__TASKS TO PERFORM__
1. Summarize the Conglomerate Sculpture text in two sentences.
2. Recast the paragraph of the Conglomerate Sculpture text that begins "The dialogue of interaction is simple and powerful" as a short list that keeps its main facts.
3. Print the passage of the Conglomerate Sculpture text between "Conglomerate Sculpture is" and "user's own creations.", inclusive.

Conglomerate Sculpture is a toolkit that allows a user to create interesting and beautiful three dimensional designs. The system does not dictate the exact design, but rather offers possible designs based on both user-specified parameters and choice of source models. By creating this system we accomplish two main goals. One, we enable the computer to make design decisions in order to create an object that is beautiful. Two, we create a system that has infinite variety by offering results composed entirely of the user's own creations.
The dialogue of interaction is simple and powerful. The user first chooses a target 3D model. Then, the user specifies a collection of sub-models, as well as certain constants that affect the decisions made by the system. The system then takes these specifications and produces a design for the conglomerate sculpture. The sub-models are strategically placed in space so as to appear, as a whole, similar in shape to the original target model. The system uses certain computational heuristics to decide the arrangement of the sub-models with the goal of approximating the target.
The aspirations of Conglomerate Sculpture are twofold. One, we wish to explore the possibility of giving a computer an artist's eye. Computational aesthetics is a little explored region of artificial intelligence. Can a computer be taught to make design decisions? Can a computer think about art, and make judgements of beauty? Of course, these are lofty questions, and our project makes no claims to conquering them. What we do attempt is to design a system that uses computational heuristics to create objects of beauty. We took a specific design question and taught the computer how to create a design that is beautiful. Of course, rule-based systems and computation can never approximate the infinite creativity of the human artist. However, our project shows that when presented with a tightly constrained design problem, a computer can make decisions of aesthetics, and conclude that one configuration is more beautiful than another.
The second aspiration is to create a creative dialogue with a
user. It is only marginally interesting to watch a computer struggle
to make artistic creations of its own. It is obvious that what
a computer can create is very limited in scope, and that each
piece of its work will be very similar to the others. Also, this
situation pits the computer artist against the human artist, which
is counter-productive and pointless. Instead, our goal is to create
a tool for the creation of art. Together, the user and the system
can enter a dialogue, and end up with a beautiful result. An added
benefit of coupling computation with human creativity is that
the user need not have specific artistic skills or experience.

__PROVIDED DATA__

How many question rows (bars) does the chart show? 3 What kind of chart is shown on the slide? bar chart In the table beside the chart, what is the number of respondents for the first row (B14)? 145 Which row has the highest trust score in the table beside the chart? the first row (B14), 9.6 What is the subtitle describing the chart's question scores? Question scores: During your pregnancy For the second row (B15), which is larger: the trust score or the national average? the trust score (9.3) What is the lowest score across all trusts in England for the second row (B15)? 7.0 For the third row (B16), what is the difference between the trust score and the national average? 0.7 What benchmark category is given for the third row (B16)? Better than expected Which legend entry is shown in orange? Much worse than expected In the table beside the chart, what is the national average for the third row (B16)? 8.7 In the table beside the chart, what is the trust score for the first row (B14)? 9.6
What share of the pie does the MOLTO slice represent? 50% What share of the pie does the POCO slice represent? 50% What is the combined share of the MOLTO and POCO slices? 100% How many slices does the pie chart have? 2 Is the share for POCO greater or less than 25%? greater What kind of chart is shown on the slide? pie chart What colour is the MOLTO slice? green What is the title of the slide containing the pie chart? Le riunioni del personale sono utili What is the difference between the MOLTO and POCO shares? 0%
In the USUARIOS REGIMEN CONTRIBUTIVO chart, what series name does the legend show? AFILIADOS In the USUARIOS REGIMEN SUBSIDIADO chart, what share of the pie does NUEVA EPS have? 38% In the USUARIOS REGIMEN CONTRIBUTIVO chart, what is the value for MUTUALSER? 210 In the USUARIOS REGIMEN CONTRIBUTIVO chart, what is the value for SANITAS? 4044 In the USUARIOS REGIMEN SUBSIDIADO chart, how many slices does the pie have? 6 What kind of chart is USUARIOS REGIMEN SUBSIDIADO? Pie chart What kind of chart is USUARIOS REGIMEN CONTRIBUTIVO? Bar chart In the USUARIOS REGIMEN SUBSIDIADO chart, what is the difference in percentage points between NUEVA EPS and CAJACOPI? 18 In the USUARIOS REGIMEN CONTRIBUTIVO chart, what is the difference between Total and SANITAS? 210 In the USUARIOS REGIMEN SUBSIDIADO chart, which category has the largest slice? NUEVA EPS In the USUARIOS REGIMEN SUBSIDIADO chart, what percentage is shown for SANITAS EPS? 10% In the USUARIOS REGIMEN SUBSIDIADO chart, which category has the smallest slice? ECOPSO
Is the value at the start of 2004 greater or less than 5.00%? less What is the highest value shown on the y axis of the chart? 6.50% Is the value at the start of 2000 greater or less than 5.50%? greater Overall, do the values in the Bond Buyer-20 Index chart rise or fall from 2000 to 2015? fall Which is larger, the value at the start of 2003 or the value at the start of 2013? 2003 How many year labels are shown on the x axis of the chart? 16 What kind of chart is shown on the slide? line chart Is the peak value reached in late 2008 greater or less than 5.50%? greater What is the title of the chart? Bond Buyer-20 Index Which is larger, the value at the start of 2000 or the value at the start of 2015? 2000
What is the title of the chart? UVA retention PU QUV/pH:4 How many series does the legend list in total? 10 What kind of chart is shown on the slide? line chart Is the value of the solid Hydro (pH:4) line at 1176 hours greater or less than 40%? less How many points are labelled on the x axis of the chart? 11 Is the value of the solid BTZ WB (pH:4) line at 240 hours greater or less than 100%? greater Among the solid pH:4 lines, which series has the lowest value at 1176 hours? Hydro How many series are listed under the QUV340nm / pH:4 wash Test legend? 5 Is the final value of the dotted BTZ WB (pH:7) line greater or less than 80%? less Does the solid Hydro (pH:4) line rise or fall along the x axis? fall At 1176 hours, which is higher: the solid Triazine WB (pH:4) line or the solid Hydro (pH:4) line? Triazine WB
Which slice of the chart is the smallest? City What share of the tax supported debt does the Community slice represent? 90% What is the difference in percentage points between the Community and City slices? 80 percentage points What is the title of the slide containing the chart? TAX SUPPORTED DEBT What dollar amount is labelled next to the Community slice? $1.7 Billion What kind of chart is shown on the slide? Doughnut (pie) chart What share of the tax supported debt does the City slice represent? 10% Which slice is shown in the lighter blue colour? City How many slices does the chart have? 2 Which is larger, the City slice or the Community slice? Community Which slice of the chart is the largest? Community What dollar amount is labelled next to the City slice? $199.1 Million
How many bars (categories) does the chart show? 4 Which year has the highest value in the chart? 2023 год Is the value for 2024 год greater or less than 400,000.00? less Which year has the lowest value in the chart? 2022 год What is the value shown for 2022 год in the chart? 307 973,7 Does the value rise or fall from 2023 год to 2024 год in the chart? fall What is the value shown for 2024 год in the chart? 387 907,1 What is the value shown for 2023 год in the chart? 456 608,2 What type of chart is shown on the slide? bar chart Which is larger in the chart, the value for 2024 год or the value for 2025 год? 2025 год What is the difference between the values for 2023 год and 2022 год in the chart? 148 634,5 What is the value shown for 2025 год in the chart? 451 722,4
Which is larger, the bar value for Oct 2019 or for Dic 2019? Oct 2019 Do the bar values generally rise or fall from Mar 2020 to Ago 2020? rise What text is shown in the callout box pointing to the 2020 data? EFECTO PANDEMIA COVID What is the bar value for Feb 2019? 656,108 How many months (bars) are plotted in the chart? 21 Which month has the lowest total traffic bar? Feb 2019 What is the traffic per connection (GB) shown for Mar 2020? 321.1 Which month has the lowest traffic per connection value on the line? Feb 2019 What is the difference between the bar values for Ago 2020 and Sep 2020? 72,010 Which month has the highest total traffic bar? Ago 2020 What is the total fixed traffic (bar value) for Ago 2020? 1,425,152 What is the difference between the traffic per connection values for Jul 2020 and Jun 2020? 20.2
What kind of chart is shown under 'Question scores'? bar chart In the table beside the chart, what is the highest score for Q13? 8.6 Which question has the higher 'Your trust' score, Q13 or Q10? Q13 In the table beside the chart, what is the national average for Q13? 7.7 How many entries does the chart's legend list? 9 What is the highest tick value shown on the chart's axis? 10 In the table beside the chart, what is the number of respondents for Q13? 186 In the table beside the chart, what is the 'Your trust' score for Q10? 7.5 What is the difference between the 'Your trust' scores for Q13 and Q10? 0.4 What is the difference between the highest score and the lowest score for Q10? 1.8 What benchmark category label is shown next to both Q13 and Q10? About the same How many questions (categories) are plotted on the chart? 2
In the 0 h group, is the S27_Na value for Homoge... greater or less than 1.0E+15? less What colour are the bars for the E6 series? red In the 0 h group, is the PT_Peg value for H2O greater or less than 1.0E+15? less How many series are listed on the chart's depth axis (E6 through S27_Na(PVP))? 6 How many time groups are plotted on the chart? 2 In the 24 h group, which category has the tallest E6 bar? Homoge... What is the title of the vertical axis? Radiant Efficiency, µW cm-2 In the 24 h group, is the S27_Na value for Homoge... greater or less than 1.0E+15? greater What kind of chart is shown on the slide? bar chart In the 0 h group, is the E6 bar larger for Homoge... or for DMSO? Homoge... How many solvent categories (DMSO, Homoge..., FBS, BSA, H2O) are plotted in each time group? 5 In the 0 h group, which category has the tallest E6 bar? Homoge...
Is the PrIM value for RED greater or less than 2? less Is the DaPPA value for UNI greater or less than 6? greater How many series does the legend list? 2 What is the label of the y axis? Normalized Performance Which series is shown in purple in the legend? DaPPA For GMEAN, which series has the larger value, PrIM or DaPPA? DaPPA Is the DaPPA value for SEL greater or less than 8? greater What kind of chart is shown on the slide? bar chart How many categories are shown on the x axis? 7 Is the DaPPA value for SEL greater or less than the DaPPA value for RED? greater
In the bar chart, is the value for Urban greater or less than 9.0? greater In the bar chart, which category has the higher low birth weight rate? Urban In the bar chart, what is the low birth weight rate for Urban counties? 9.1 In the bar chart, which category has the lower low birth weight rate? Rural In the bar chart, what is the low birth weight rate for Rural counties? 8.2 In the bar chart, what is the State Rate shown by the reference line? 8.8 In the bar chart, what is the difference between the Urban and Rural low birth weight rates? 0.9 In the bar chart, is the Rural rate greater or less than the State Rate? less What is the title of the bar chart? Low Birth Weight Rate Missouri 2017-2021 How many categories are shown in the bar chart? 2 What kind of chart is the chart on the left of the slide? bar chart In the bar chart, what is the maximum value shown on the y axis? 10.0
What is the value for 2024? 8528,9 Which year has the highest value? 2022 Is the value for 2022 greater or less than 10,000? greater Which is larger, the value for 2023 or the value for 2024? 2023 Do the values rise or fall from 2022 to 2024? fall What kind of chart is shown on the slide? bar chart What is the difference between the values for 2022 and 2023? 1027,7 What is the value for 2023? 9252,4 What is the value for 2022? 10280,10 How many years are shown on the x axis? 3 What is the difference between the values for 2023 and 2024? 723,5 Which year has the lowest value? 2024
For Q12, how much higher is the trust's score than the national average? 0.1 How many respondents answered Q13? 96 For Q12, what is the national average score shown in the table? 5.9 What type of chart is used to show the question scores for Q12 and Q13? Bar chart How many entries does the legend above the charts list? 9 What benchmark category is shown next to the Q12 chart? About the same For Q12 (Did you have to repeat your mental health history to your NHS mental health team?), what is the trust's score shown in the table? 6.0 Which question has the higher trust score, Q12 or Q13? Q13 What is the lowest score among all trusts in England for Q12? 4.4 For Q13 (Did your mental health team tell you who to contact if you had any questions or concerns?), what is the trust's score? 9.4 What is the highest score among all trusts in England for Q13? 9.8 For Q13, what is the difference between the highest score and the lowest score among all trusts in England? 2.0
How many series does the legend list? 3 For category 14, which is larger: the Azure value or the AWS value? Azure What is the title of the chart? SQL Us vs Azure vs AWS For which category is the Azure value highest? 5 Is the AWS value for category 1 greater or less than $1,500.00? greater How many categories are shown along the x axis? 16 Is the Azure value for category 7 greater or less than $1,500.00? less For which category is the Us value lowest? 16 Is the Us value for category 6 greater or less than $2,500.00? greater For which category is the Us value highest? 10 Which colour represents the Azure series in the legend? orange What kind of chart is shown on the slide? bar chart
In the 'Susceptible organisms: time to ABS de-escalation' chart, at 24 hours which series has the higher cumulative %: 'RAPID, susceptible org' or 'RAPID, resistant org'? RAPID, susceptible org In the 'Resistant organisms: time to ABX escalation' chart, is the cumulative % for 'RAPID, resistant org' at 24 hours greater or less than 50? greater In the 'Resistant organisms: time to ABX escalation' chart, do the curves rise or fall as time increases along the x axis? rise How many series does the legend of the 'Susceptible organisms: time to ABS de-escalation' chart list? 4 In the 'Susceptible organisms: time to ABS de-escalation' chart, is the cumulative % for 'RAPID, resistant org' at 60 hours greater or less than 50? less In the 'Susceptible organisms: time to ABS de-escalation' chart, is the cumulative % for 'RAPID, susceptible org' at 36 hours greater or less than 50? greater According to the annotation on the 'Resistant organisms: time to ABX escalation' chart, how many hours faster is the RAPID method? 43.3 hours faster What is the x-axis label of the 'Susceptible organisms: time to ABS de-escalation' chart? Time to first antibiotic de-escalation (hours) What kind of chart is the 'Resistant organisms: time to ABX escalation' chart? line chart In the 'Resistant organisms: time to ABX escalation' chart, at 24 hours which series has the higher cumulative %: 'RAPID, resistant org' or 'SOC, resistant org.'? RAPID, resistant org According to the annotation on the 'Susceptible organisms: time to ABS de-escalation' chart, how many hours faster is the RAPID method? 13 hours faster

__SOLUTION SET__
1. Conglomerate Sculpture is a toolkit in which a user chooses a target 3D model, a collection of sub-models, and certain constants, and the system uses computational heuristics to place the sub-models in space so that together they resemble the target's shape. Its aims are to explore whether a computer can make aesthetic design decisions within a tightly constrained problem and to create a dialogue in which the user and the system together produce a beautiful result without the user needing specific artistic skills or experience.

2.
- The user chooses a target 3D model.
- The user specifies a collection of sub-models and certain constants that affect the system's decisions.
- The system uses these specifications to produce a design for the conglomerate sculpture.
- Guided by computational heuristics, the system places the sub-models in space so that, as a whole, they resemble the shape of the target model.

3.
Conglomerate Sculpture is a toolkit that allows a user to create interesting and beautiful three dimensional designs. The system does not dictate the exact design, but rather offers possible designs based on both user-specified parameters and choice of source models. By creating this system we accomplish two main goals. One, we enable the computer to make design decisions in order to create an object that is beautiful. Two, we create a system that has infinite variety by offering results composed entirely of the user's own creations.